▶ _EXCERPT TO READ_:
------------------------------------

# Krups Expert GVX231 Burr Coffee Grinder



## fuller880 (Jul 4, 2012)

i recently posted about my cuisineart dbm8 seeking advice which answered a few of my questions, so I asked my brother inlaw if icould try his grinder the Krups Expert GVX231! to my amazement it can grind fine enough to choke my machine, which the cuisineart can not manage. does this the mean that all I would need is something of this capability? if it can choke it, it's fine enough right? ????


​


----------



## lookseehear (Jul 16, 2010)

Not necessarily! If for example the krups has 20 steps of adjustability (as a guess) and step 4 chokes your machine but step 5 is a 20 second shot then it isn't good enough. Also, it could be that the grind is inconsistent so even though it can choke your machine it would make getting a good shot really difficult. Personally I don't think it would be up to it.


----------



## Obsy (May 21, 2012)

I had this grinder and it's not suitable for espresso for the reasons lookseehear posted. I now have a stepless grinder which means I can tweak the grind according to the beans age and the atmosphere, something you can't do on the Krups.


----------



## MWJB (Feb 28, 2012)

As the others say, the Krupps grind is very inconsistent. Huge steps between grind selection. I have one at the office that I use with a Clever Dripper (gives acceptable results at one setting only for that method), to save on arm ache with a Porlex when grinding 30g of beans whilst the kettle boils (it's a bit of a race). For smaller doses I still use the Porlex. If you are looking at a grinder at under £100 Porlex tall, or Hario slim will do a better job than the DBM8 or the Krupps...it doesn't take that long to hand grind a double basket full.

If you definitely want an electric grinder, the Iberital MC2 looks to be the best bang for the buck, but buying new, you're going to be spending over £100.


----------



## Charliej (Feb 25, 2012)

I already posted a link for you in your other thread about how to mod your cuisinart so that it works better for espresso while you do your research about a better grinder and it takes less than 5 minutes to do undo the 3 screws holding the top "burr" on and shim it with a piece cut from a plastic milk carton.

------------------------------------

Write out the grinder thread word for word between "## lookseehear (Jul" and "on the Krups.", inclusive. Work from the grinder thread alone.

Spatial reasoning records:

------------------------------------

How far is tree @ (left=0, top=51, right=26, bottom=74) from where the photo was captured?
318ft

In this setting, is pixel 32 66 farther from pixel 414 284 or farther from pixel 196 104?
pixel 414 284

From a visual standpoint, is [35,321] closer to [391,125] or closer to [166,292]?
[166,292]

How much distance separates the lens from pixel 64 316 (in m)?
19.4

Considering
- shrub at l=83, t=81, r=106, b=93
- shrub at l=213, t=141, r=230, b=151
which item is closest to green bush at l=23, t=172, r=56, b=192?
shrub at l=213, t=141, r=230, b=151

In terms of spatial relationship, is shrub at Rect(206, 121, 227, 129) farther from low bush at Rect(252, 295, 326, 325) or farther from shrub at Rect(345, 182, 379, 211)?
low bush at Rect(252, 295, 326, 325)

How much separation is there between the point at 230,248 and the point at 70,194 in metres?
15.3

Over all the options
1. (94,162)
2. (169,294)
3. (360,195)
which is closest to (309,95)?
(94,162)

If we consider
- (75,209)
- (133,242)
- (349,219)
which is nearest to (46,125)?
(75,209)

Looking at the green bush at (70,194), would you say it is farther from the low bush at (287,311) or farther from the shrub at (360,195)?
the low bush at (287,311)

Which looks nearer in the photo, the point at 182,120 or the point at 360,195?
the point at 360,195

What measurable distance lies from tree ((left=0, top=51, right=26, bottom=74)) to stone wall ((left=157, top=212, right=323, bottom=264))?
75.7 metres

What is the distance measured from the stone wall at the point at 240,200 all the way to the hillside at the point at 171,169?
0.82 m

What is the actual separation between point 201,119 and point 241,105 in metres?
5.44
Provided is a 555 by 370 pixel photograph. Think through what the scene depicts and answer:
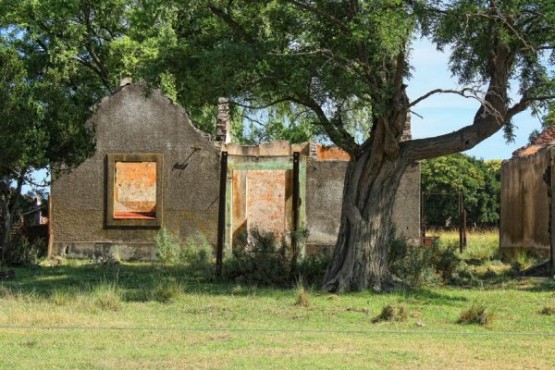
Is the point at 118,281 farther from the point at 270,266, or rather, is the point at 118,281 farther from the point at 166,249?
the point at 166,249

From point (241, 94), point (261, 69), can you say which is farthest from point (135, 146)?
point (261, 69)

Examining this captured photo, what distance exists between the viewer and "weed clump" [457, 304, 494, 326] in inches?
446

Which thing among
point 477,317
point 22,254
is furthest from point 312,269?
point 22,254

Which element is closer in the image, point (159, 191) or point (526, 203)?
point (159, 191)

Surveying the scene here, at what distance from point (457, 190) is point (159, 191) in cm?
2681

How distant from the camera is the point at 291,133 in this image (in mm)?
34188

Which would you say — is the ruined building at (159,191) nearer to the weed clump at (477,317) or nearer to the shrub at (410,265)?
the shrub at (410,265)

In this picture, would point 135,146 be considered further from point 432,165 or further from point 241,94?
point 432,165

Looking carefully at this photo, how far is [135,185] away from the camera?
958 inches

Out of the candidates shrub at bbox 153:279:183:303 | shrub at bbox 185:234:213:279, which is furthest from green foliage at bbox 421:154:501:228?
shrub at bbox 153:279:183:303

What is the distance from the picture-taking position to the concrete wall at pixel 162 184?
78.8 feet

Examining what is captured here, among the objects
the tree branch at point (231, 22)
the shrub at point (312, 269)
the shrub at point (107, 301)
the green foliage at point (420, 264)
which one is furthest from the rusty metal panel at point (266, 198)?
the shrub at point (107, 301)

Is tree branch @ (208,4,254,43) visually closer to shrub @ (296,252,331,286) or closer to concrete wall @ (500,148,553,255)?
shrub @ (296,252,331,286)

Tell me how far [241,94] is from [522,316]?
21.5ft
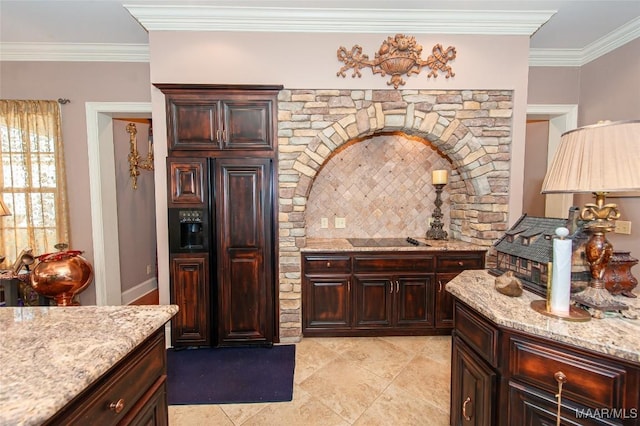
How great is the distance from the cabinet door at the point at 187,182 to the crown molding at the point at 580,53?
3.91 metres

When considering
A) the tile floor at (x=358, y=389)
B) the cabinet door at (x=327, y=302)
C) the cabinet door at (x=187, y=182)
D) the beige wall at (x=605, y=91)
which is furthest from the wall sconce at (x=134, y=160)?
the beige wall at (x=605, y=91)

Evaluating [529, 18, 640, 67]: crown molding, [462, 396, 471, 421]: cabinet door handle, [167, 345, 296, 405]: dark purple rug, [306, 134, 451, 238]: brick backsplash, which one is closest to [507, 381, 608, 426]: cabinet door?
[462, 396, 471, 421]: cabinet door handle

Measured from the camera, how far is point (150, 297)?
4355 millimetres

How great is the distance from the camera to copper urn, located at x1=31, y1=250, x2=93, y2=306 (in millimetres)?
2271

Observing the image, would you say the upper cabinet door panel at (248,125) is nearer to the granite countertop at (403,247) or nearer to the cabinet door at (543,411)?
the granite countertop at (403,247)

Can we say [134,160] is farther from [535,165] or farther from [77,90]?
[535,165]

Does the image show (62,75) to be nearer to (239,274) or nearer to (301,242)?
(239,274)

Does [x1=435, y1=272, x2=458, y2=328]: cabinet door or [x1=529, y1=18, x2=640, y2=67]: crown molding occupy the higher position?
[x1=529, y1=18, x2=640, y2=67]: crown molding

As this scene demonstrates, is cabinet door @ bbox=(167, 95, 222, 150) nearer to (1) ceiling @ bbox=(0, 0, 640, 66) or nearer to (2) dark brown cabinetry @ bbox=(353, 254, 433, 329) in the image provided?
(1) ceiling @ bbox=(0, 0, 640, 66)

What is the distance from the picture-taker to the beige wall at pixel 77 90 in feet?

------------------------------------

▶ _RESULT OF THIS TASK_:
## lookseehear (Jul 16, 2010)

Not necessarily! If for example the krups has 20 steps of adjustability (as a guess) and step 4 chokes your machine but step 5 is a 20 second shot then it isn't good enough. Also, it could be that the grind is inconsistent so even though it can choke your machine it would make getting a good shot really difficult. Personally I don't think it would be up to it.


----------



## Obsy (May 21, 2012)

I had this grinder and it's not suitable for espresso for the reasons lookseehear posted. I now have a stepless grinder which means I can tweak the grind according to the beans age and the atmosphere, something you can't do on the Krups.